Eruption hazards depend on the volcano and eruption style, and may include explosions, ballistics (flying rocks), pyroclastic density currents (fast moving hot ash clouds), lava flows, lava domes, landslides, ash, volcanic gases, lightning, lahars (mudflows), tsunami, and/or earthquakes.
Volcanic unrest hazards occur on and near the volcano, and may include steam eruptions, volcanic gases, earthquakes, landslides, uplift, subsidence, changes to hot springs, and/or lahars (mudflows).
Volcanic environment hazards may include hydrothermal activity, earthquakes, landslides, volcanic gases, and/or lahars (mudflows).

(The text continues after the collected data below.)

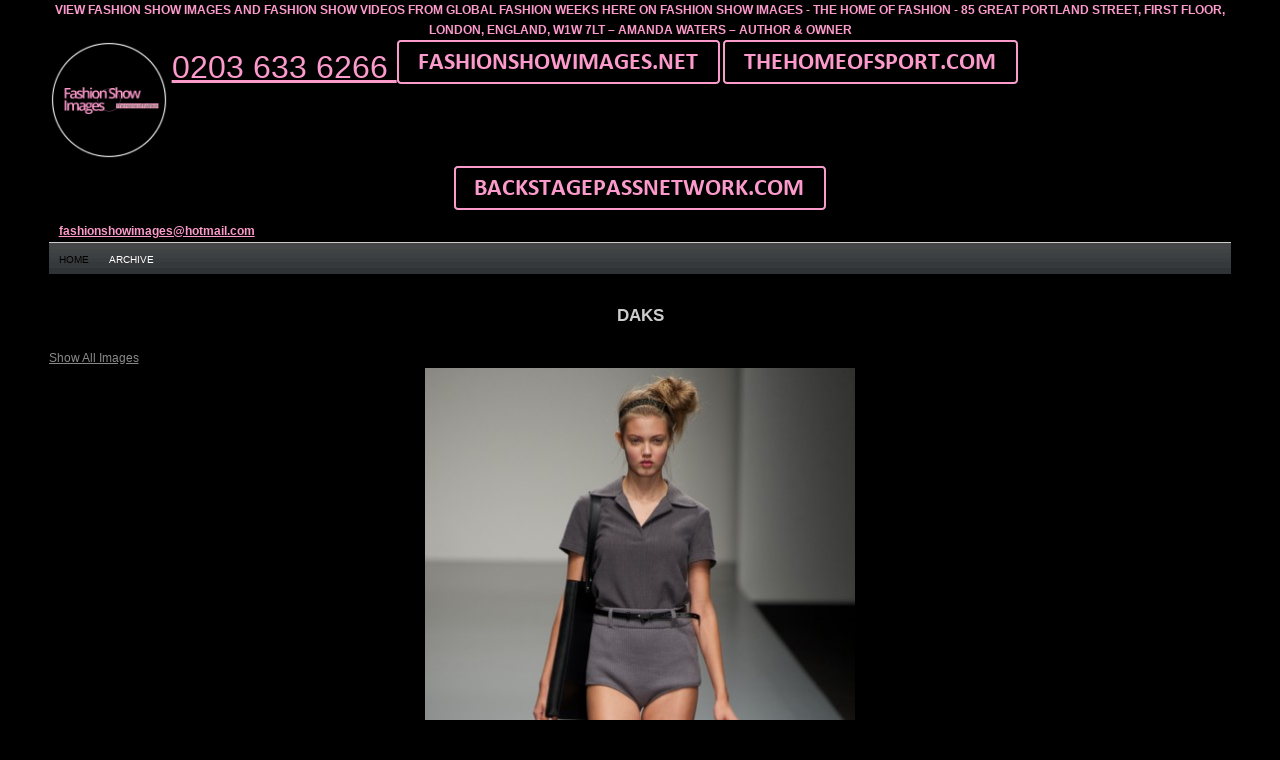

--- FILE ---
content_type: text/html; charset=utf-8
request_url: https://www.google.com/recaptcha/api2/aframe
body_size: 263
content:
<!DOCTYPE HTML><html><head><meta http-equiv="content-type" content="text/html; charset=UTF-8"></head><body><script nonce="tBehi1Gxj8Ekqy7i24KE9g">/** Anti-fraud and anti-abuse applications only. See google.com/recaptcha */ try{var clients={'sodar':'https://pagead2.googlesyndication.com/pagead/sodar?'};window.addEventListener("message",function(a){try{if(a.source===window.parent){var b=JSON.parse(a.data);var c=clients[b['id']];if(c){var d=document.createElement('img');d.src=c+b['params']+'&rc='+(localStorage.getItem("rc::a")?sessionStorage.getItem("rc::b"):"");window.document.body.appendChild(d);sessionStorage.setItem("rc::e",parseInt(sessionStorage.getItem("rc::e")||0)+1);localStorage.setItem("rc::h",'1769463244632');}}}catch(b){}});window.parent.postMessage("_grecaptcha_ready", "*");}catch(b){}</script></body></html>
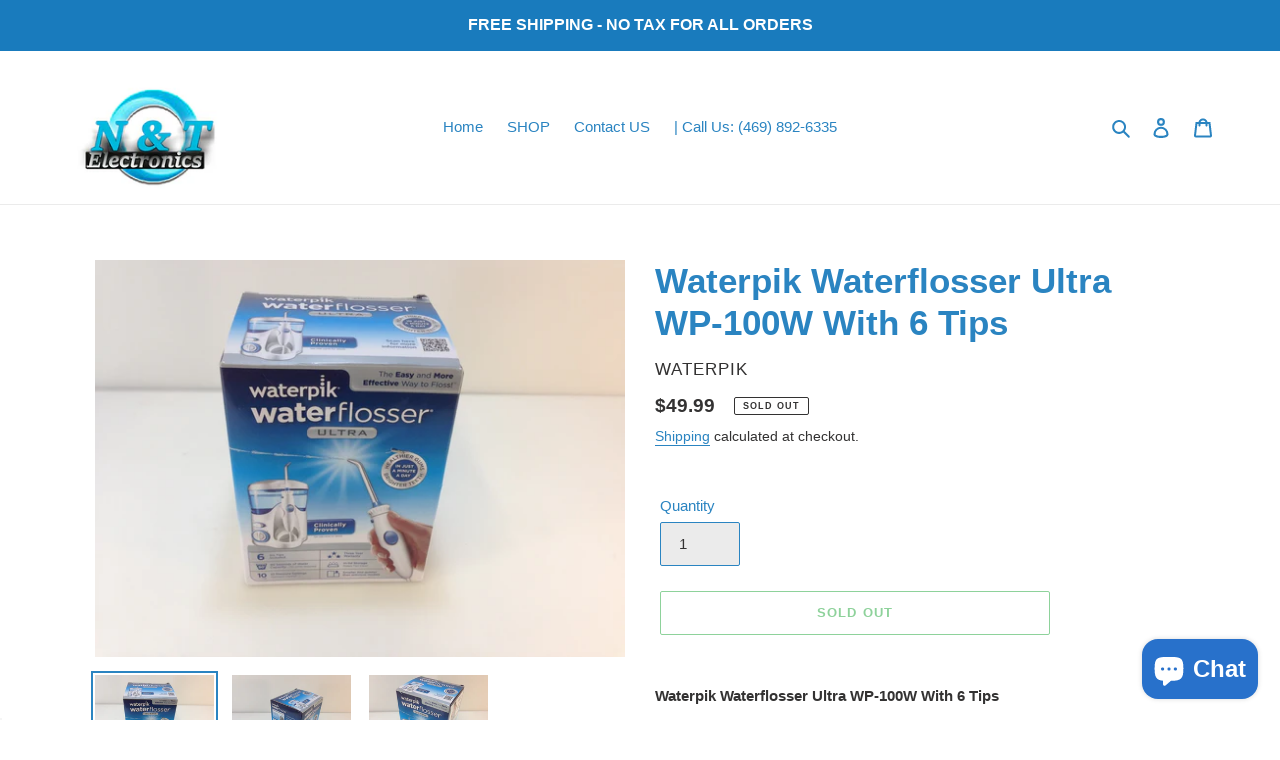

--- FILE ---
content_type: text/plain; charset=utf-8
request_url: https://d-ipv6.mmapiws.com/ant_squire
body_size: 151
content:
ntelectronic.com;019bef85-4c24-7eef-b2a3-1f7847bccf22:acffb6df5602f16dbfbe636883bada6915804925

Ash, lava flow, and lahar (mudflow) hazards may impact areas distant from the volcano.
This system applies to all of New Zealand's volcanoes. The Volcanic Alert Level is set by GNS Science, based on the level of volcanic activity. For more information, see geonet.org.nz/volcano for alert levels and current volcanic activity, gns.cri.nz/volcano for volcanic hazards, and getthru.govt.nz for what to do before, during and after volcanic activity. Version 3.0, 2014.